You just need a large Allen socket and an impact wrench.
so it seems that dealerships say replace the alternator too because of the debri that can/has from the bad pulley.
That's a judgement call that you'll have to make after you feel how smooth the shaft turns and determine end play. However, the front bearings in most alternators are sealed so there is next to no chance of dirt infiltration.
Most of the time, pulley replacement is all that is needed. Shops like to replace the entire alternator since they can get you in and out much faster with less labor. They'll make up the labor difference with the markup on the part.
and i have same year compass and same probloum. i want pulley part number please
so if the car is running fine except the noise/whinning you think the alternator is still good?
If it's putting out around 14.2 - 14.6 volts, even with a load, then the alternator is good electrically. You will need to take the belt off and rotate the alternator by hand to see if the pulley is bad and/or if the alternator bearings are bad.
HI chris i want know where you got the pulley. can i have part no and looking for jeep compass 2008 alternater pully if you know any website please let me know
Reply ·
where are u located mr.shadow rider460??
Mechanics trying to sell more than is needed as usual, did they take the car to the dealer? Dealers have a great tendency of doing that.
how are you stopping the rotor from spinning because it'v VERY IMPORTANT that you DO NOT damage the fins on the rotor because it's possible for the rotor fins/fans to detach and shoot out the side of the alternator, kind of like a rod threw a block.
pulley caps btw are metal except for the very center ;) Hope that helps anyone trying to remove them.
Sorry I didn't watch far enough in to see that you to action to prevent fin damage.
I make these for a living so I get all worked up lol.
btw yes it is a lot of stress and they test those pulleys/alternators way way past 15000 rpm for hours upon hours.
good explanation. can i have web site or number where you got pulley please help
How long did this technique work for the jeep?

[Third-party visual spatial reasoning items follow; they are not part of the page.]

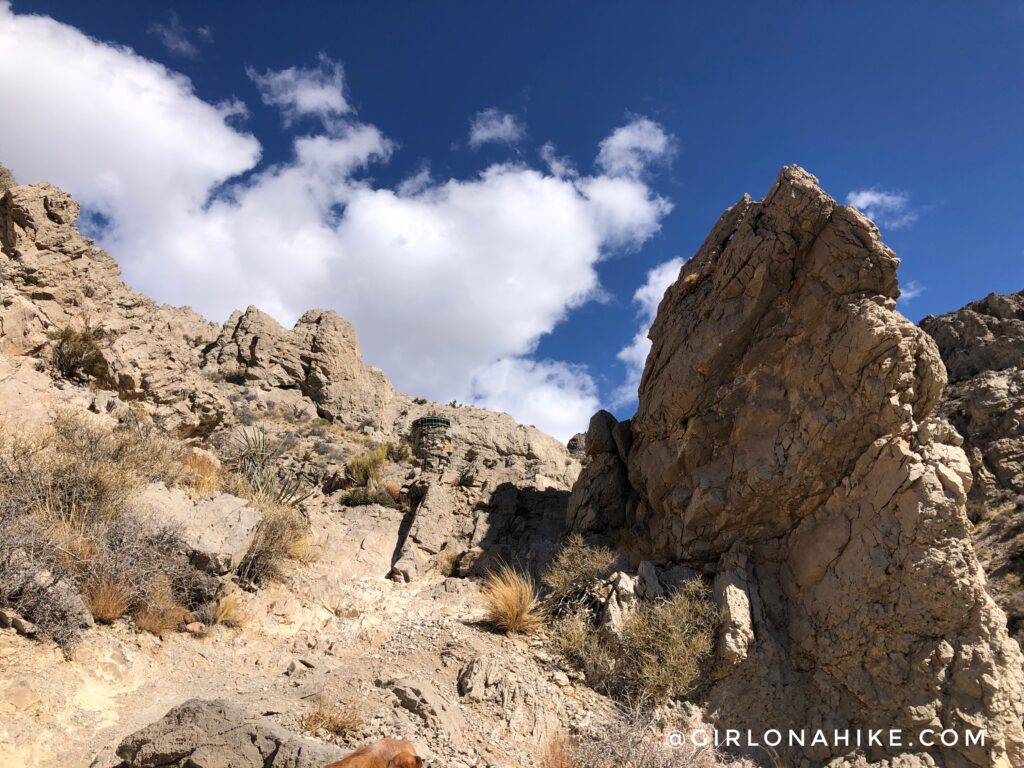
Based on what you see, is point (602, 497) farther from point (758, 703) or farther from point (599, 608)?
point (758, 703)

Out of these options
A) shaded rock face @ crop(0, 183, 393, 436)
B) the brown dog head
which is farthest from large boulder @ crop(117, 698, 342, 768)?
shaded rock face @ crop(0, 183, 393, 436)

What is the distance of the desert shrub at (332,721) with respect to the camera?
5254 mm

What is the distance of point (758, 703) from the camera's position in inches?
303

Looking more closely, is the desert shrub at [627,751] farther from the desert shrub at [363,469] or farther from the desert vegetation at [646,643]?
the desert shrub at [363,469]

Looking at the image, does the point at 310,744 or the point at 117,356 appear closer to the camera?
the point at 310,744

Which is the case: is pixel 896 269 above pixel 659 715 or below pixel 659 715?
above

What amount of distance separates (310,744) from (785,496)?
7085 mm

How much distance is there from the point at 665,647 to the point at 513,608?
2.14m

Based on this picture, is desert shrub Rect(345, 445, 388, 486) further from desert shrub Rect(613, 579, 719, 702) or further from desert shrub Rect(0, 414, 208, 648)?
desert shrub Rect(613, 579, 719, 702)

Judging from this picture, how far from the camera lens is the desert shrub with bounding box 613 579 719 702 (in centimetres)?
780

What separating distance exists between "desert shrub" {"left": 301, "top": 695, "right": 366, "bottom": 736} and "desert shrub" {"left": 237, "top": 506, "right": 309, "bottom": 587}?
144 inches

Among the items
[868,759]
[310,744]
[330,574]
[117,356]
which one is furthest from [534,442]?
[310,744]

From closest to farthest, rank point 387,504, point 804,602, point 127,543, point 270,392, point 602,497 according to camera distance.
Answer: point 127,543 → point 804,602 → point 602,497 → point 387,504 → point 270,392

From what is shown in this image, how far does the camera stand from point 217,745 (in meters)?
4.30
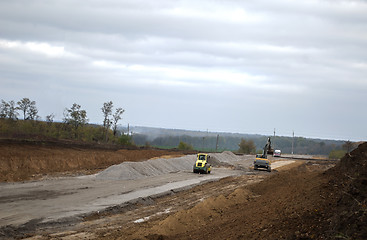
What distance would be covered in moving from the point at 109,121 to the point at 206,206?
253 feet

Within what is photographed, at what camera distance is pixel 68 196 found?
2314 centimetres

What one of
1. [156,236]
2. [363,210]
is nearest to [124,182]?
[156,236]

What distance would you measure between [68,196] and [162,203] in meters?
5.71

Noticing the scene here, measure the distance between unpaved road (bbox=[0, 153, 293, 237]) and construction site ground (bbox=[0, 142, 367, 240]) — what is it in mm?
50

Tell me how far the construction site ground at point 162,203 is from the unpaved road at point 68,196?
0.16 feet

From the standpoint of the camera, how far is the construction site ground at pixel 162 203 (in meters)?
10.4

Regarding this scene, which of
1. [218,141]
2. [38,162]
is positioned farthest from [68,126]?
[218,141]

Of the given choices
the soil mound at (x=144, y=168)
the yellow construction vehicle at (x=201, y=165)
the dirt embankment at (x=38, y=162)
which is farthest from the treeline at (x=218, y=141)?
the yellow construction vehicle at (x=201, y=165)

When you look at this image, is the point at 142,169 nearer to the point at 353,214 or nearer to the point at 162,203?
the point at 162,203

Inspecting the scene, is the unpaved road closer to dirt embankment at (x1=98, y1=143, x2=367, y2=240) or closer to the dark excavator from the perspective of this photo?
dirt embankment at (x1=98, y1=143, x2=367, y2=240)

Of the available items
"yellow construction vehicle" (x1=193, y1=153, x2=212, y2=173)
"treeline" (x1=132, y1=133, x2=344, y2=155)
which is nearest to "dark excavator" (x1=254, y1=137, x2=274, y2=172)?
"yellow construction vehicle" (x1=193, y1=153, x2=212, y2=173)

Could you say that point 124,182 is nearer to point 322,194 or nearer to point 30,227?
point 30,227

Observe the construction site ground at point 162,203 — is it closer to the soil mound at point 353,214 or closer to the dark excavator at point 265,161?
the soil mound at point 353,214

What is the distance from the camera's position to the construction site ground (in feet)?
34.0
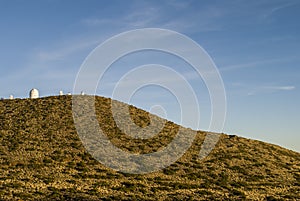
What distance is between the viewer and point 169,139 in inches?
2874

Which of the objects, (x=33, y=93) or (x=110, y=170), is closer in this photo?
(x=110, y=170)

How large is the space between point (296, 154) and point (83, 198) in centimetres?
5692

what if you dont have the gun. what can i do to tighten and remove the pulley from the alt.
My guess is that you can use a breaking bar with an extension. Just make sure to block the the spinning part inside the alternator with the screwdriver. Also you can get an impact gun for around 50 bucks at harbor freight. An electric impact that is
The f* question is: how do you put back the belt on?!! The tensioner is right in the middle of this engine and it is an inch of the side frame.
Turn the wheel to the right and take off the belt cover underneath put the belt tool on from the bottom and get someone to help loop it over the last pulley.
Nate Lysy
I have pulled it with a roof strap over the support, looped the belt around, released the strap, and it's all set. :) ...4 months ago *the tool did not fit in (no space at-all under hood of this ridiculous, shity, mobile!)
I'm sure I have the EXACT problem... 2008 compass also.
I have a 2008 jeep patriot and I have to agree the engine is a nightmare to work on. I love the jeep itself but what were those engineers thinking? You can barely fit a hand in there to fix anything because it's so cramped and parts are in horrible locations!
They were thinking.. optimize weight, cost... and get you in the shop for ALL repairs.
Your too generous...
nevermind I heard you say $350
so how much did u charge them
I didn't charge them any labor. They just paid for the part. They didn't have much money, she was pregnant, and her husband was overseas. She was worried that it'd break down with a baby on the way and didn't have the money for a shop to fix it.
thats nice of you!
78601 on the odometer... I'm at 78900... time to go to the shop...
Here's the mileage if anyone wants to see it czcams.com/video/JoYT6jGDKOo/video.htmlm46s
!!!!!
get the throttle body off, fuel rail off, power steering pump and reservoir moved to the rear of the motor, intake manifold off and the alternator and starter are both completely accessible..imo..
JaseCJay .. that's a lot of work, removing all those oarts. I would replace or fix those parts removed; to avoid having to redo it again. Get it done. I do need to replace my starter. valve cover gasket, rack n pinion.